Content starts
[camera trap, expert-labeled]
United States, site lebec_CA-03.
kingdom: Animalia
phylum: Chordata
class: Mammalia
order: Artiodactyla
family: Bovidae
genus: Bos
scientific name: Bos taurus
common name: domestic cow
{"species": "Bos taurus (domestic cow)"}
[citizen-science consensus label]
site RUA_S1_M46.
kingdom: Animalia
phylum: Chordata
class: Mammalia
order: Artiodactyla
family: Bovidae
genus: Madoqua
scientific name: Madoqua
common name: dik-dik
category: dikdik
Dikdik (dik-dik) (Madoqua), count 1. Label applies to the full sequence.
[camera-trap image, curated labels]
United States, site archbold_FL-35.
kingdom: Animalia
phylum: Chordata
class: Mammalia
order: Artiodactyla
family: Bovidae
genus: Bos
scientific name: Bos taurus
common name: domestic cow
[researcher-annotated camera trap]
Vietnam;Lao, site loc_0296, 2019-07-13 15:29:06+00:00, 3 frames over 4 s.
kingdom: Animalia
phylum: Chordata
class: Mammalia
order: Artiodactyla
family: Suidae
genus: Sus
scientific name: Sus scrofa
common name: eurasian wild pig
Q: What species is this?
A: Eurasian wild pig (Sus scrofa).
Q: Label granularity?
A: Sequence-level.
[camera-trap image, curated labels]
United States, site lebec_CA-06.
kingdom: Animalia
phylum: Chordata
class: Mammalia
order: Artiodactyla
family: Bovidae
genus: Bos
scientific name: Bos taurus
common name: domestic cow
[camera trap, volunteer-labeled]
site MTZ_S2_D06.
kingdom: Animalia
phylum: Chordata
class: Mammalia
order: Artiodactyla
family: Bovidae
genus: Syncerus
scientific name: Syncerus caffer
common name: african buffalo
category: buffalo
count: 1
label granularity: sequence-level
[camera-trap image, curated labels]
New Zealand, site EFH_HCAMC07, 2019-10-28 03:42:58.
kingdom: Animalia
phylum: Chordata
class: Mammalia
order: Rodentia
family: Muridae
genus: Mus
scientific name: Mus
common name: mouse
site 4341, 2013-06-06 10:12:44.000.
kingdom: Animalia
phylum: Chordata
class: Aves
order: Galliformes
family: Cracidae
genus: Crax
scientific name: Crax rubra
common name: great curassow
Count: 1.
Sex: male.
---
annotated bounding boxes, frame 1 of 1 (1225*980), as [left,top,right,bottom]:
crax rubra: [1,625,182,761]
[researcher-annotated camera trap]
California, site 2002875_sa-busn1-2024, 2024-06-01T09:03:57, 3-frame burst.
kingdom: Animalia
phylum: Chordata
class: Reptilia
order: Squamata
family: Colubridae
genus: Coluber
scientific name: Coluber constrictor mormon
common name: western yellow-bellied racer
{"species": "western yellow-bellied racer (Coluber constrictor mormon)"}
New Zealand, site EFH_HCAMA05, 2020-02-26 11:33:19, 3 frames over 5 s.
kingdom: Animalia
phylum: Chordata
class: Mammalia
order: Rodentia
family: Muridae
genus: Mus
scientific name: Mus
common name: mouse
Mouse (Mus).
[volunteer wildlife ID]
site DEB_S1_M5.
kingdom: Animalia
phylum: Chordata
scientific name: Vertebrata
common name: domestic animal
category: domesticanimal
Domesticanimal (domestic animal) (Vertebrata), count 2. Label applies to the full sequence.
Content ends
» WHAT YOU NEED TO DO: Copy out the records above exactly.

» SOLUTION TO THE PROBLEM:
[camera trap, expert-labeled]
United States, site lebec_CA-03.
kingdom: Animalia
phylum: Chordata
class: Mammalia
order: Artiodactyla
family: Bovidae
genus: Bos
scientific name: Bos taurus
common name: domestic cow
{"species": "Bos taurus (domestic cow)"}
[citizen-science consensus label]
site RUA_S1_M46.
kingdom: Animalia
phylum: Chordata
class: Mammalia
order: Artiodactyla
family: Bovidae
genus: Madoqua
scientific name: Madoqua
common name: dik-dik
category: dikdik
Dikdik (dik-dik) (Madoqua), count 1. Label applies to the full sequence.
[camera-trap image, curated labels]
United States, site archbold_FL-35.
kingdom: Animalia
phylum: Chordata
class: Mammalia
order: Artiodactyla
family: Bovidae
genus: Bos
scientific name: Bos taurus
common name: domestic cow
[researcher-annotated camera trap]
Vietnam;Lao, site loc_0296, 2019-07-13 15:29:06+00:00, 3 frames over 4 s.
kingdom: Animalia
phylum: Chordata
class: Mammalia
order: Artiodactyla
family: Suidae
genus: Sus
scientific name: Sus scrofa
common name: eurasian wild pig
Q: What species is this?
A: Eurasian wild pig (Sus scrofa).
Q: Label granularity?
A: Sequence-level.
[camera-trap image, curated labels]
United States, site lebec_CA-06.
kingdom: Animalia
phylum: Chordata
class: Mammalia
order: Artiodactyla
family: Bovidae
genus: Bos
scientific name: Bos taurus
common name: domestic cow
[camera trap, volunteer-labeled]
site MTZ_S2_D06.
kingdom: Animalia
phylum: Chordata
class: Mammalia
order: Artiodactyla
family: Bovidae
genus: Syncerus
scientific name: Syncerus caffer
common name: african buffalo
category: buffalo
count: 1
label granularity: sequence-level
[camera-trap image, curated labels]
New Zealand, site EFH_HCAMC07, 2019-10-28 03:42:58.
kingdom: Animalia
phylum: Chordata
class: Mammalia
order: Rodentia
family: Muridae
genus: Mus
scientific name: Mus
common name: mouse
site 4341, 2013-06-06 10:12:44.000.
kingdom: Animalia
phylum: Chordata
class: Aves
order: Galliformes
family: Cracidae
genus: Crax
scientific name: Crax rubra
common name: great curassow
Count: 1.
Sex: male.
---
annotated bounding boxes, frame 1 of 1 (1225*980), as [left,top,right,bottom]:
crax rubra: [1,625,182,761]
[researcher-annotated camera trap]
California, site 2002875_sa-busn1-2024, 2024-06-01T09:03:57, 3-frame burst.
kingdom: Animalia
phylum: Chordata
class: Reptilia
order: Squamata
family: Colubridae
genus: Coluber
scientific name: Coluber constrictor mormon
common name: western yellow-bellied racer
{"species": "western yellow-bellied racer (Coluber constrictor mormon)"}
New Zealand, site EFH_HCAMA05, 2020-02-26 11:33:19, 3 frames over 5 s.
kingdom: Animalia
phylum: Chordata
class: Mammalia
order: Rodentia
family: Muridae
genus: Mus
scientific name: Mus
common name: mouse
Mouse (Mus).
[volunteer wildlife ID]
site DEB_S1_M5.
kingdom: Animalia
phylum: Chordata
scientific name: Vertebrata
common name: domestic animal
category: domesticanimal
Domesticanimal (domestic animal) (Vertebrata), count 2. Label applies to the full sequence.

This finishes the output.